Reproduce the material word for word, beginning at the line that contains "Examining this photo, is" and ending with the final line of the material.

◆ Given data:
━━━━━━━━━━━━━━━━━━━━━━━━━━━━━━

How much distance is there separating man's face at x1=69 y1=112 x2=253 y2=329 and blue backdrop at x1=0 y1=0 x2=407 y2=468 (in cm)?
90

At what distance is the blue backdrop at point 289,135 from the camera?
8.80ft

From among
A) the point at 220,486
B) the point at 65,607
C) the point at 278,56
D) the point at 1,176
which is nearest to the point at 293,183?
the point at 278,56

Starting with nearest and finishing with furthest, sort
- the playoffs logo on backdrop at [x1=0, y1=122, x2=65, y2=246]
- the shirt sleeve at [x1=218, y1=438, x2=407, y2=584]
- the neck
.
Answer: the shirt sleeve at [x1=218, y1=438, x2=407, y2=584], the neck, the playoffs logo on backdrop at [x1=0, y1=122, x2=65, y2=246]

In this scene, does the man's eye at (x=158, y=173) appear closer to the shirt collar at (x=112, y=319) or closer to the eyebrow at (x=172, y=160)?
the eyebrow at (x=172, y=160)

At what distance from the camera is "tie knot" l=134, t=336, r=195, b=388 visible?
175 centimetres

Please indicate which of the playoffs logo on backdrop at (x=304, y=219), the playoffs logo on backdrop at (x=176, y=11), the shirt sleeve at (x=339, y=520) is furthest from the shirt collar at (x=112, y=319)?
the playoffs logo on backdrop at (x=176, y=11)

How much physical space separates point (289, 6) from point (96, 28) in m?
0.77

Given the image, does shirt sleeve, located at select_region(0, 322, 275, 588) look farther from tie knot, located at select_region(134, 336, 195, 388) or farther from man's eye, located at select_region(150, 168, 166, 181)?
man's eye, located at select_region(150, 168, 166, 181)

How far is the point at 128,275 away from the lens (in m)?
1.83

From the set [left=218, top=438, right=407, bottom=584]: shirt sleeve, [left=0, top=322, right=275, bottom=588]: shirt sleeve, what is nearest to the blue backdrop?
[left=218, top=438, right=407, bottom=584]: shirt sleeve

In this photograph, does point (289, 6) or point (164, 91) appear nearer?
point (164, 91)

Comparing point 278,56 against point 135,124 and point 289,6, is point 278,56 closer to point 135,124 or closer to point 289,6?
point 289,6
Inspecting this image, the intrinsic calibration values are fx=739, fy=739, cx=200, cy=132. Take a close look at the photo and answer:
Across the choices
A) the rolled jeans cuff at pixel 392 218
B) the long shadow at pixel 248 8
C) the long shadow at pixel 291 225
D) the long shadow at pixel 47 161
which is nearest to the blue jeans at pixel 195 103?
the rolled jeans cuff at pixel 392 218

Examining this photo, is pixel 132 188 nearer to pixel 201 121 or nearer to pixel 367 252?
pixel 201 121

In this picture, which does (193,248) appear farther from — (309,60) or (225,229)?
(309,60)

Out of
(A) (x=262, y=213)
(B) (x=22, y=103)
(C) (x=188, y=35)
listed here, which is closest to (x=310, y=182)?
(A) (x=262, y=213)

━━━━━━━━━━━━━━━━━━━━━━━━━━━━━━

◆ Complete response:
Examining this photo, is pixel 132 188 nearer to pixel 201 121 or nearer to pixel 367 252?
pixel 201 121

In this picture, which does (193,248) appear farther from — (309,60) or (225,229)?
(309,60)

Out of
(A) (x=262, y=213)
(B) (x=22, y=103)
(C) (x=188, y=35)
listed here, which is closest to (x=310, y=182)?
(A) (x=262, y=213)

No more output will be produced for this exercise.